Researchers at the Hubrecht Institute have laid the foundation for the development of a gene therapy for the genetic heart disease arrhythmogenic cardiomyopathy (ACM). Their approach, based on replacement of the PKP2 gene, led to significant structural and functional improvements in laboratory models of the disease. The study by the group of Eva van Rooij was published on 7 December 2023 in Nature Cardiovascular Research. Multiple clinical trials will start in 2024 in the United States to explore the clinical potential of this approach in ACM patients with PKP2 mutations.
Arrhythmogenic cardiomyopathy (ACM) is a genetic heart disease that affects 1 in 2,000 to 1 in 5,000 people worldwide. It is characterized by arrhythmias and can lead to sudden cardiac arrest. Current treatment of the disease usually consists of antiarrhythmic drugs and implantable cardioverter-defibrillators (ICDs), which are focused solely on treating the symptoms rather than targeting the root of the problem. The disease is progressive, with an increasing part of the heart muscle being replaced by fat tissue and heart function deteriorating over time. This can eventually lead to heart failure. In severe cases, a heart transplantation can be performed as a last resort, but this is complicated by long waiting lists as a result of the limited availability of suitable donor hearts. There is therefore an urgent need for effective treatments that target the cause of ACM.
Disease of the desmosome
The mutations at the basis of ACM often occur in genes related to the desmosomes. These protein structures form the connections between adjacent heart muscle cells. Not only do they provide a structural link, but they also ensure that the heart muscle cells contract synchronously, allowing the heart to pump blood in a coordinated manner. The most frequently affected gene in ACM is PKP2, which encodes the plakophilin-2 protein, an essential part of the desmosomes. First author of the study Eirini Kyriakopoulou explains the effect of PKP2 mutations: "Patients with mutations in this gene often have lower levels of the plakophilin-2 protein in their heart muscle cells. The result is that the desmosomes, which are normally built up by meticulously binding all proteins together, now start to fall apart and are broken down by the cell. This weakens the connections between the heart muscle cells, which makes it difficult for them to work together in synchrony, leading to the development of arrhythmias."
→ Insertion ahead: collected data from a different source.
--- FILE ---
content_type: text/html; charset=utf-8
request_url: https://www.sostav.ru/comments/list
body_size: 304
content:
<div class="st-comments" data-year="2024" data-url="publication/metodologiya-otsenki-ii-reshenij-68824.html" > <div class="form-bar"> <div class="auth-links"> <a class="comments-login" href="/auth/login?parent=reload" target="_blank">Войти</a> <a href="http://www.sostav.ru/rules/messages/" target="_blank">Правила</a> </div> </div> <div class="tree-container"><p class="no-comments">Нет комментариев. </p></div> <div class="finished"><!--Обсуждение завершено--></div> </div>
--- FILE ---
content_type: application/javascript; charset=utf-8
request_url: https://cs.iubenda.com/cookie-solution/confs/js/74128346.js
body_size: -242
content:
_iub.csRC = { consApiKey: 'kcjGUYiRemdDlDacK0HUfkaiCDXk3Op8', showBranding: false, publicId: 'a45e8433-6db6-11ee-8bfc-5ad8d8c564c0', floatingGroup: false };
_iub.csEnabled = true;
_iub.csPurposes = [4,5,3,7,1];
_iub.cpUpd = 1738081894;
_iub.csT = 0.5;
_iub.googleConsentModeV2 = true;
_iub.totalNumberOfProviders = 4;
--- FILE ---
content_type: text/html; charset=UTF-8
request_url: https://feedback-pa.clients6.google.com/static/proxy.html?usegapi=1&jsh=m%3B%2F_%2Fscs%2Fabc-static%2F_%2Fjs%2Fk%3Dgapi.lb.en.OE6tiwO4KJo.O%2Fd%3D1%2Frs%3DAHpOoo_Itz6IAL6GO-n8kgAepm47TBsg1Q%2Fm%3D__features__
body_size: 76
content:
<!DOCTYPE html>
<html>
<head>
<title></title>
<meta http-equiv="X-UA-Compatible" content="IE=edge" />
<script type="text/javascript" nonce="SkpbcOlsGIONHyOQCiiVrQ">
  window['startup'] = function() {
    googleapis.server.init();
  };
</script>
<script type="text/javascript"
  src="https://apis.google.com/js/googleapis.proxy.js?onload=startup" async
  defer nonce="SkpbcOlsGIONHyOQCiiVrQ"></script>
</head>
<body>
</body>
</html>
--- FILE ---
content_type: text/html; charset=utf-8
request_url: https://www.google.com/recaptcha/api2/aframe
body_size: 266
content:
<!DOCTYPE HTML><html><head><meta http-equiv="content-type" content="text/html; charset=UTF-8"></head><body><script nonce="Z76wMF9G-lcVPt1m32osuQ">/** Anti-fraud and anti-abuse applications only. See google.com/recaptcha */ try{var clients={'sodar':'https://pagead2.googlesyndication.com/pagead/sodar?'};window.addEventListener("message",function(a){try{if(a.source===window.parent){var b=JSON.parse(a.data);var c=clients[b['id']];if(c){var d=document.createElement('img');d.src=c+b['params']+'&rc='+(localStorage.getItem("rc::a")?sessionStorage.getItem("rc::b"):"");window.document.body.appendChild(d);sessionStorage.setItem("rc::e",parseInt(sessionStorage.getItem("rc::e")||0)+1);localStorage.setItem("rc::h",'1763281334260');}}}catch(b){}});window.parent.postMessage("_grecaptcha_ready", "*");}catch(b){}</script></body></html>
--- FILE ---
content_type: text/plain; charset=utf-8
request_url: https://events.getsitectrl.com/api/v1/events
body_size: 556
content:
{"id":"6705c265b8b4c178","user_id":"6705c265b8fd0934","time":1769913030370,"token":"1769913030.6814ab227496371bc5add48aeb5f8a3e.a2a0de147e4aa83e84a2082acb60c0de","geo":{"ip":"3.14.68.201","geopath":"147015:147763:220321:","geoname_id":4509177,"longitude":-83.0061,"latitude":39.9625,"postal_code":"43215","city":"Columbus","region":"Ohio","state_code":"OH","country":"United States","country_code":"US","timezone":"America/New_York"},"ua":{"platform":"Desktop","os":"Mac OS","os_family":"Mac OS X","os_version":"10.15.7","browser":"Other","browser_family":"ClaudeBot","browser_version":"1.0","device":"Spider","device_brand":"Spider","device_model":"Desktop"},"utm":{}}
With the molecular cause of ACM in mind, the researchers set out to develop a therapeutic approach that would target this cause and not just the symptoms. "For many patients with PKP2 mutations, the root of the problem is insufficient levels of plakophilin-2. Therefore, we explored the potential of gene therapy in ACM. We hypothesized that by introducing the healthy PKP2 gene into affected heart muscle cells, we might be able to restore plakophilin-2 levels to normal, thereby reinforcing the desmosomes and reducing the occurrence of arrhythmias in these patients," says Kyriakopoulou.
Improved heart function in the laboratory
Using several laboratory models of ACM, Kyriakopoulou and her colleagues demonstrated both the feasibility and the efficacy of delivering the healthy PKP2 gene to diseased heart muscle cells. "We showed that plakophilin-2 levels were restored after delivery of the gene to human heart muscle cells grown from stem cells. It also improved their sodium conduction, which is important for their ability to contract. We then confirmed this improvement of contractility in engineered human heart muscles, which are ring-shaped structures that we can grow in the lab. Heart muscles with a PKP2 mutation contracted better after receiving the healthy PKP2 gene. Finally, we wanted to test this strategy in vivo, so we applied PKP2 gene replacement in our mouse model of ACM. This led to recovery of their desmosomes and heart function," Kyriakopoulou explains.
From the lab to the clinic
Following the promising laboratory results, the next step is to investigate the clinical potential of this gene therapy approach in ACM patients with PKP2 mutations. "Three companies in the United States have announced that they will start clinical trials next year to test the therapeutic effect of this approach in patients, which is of course great news," says Kyriakopoulou. The researchers at the Hubrecht Institute hypothesize that gene replacement therapy would be most useful in the early stages of the disease. Kyriakopoulou: "Once the disease has progressed so much that parts of the heart muscle have already been replaced by fat tissue, it is uncertain whether this approach would reverse already existing damage. Instead, we believe that it might be possible to prevent progression of early-stage disease to more severe stages." Although the pre-clinical results and upcoming trials hold great promise, Kyriakopoulou emphasizes that the commercial availability of this approach could still take several years. "Apart from the evident need to confirm its efficacy in patients, it is also crucial to address and eliminate any safety concerns before considering its clinical application. Nevertheless, our work provides an important basis to build on."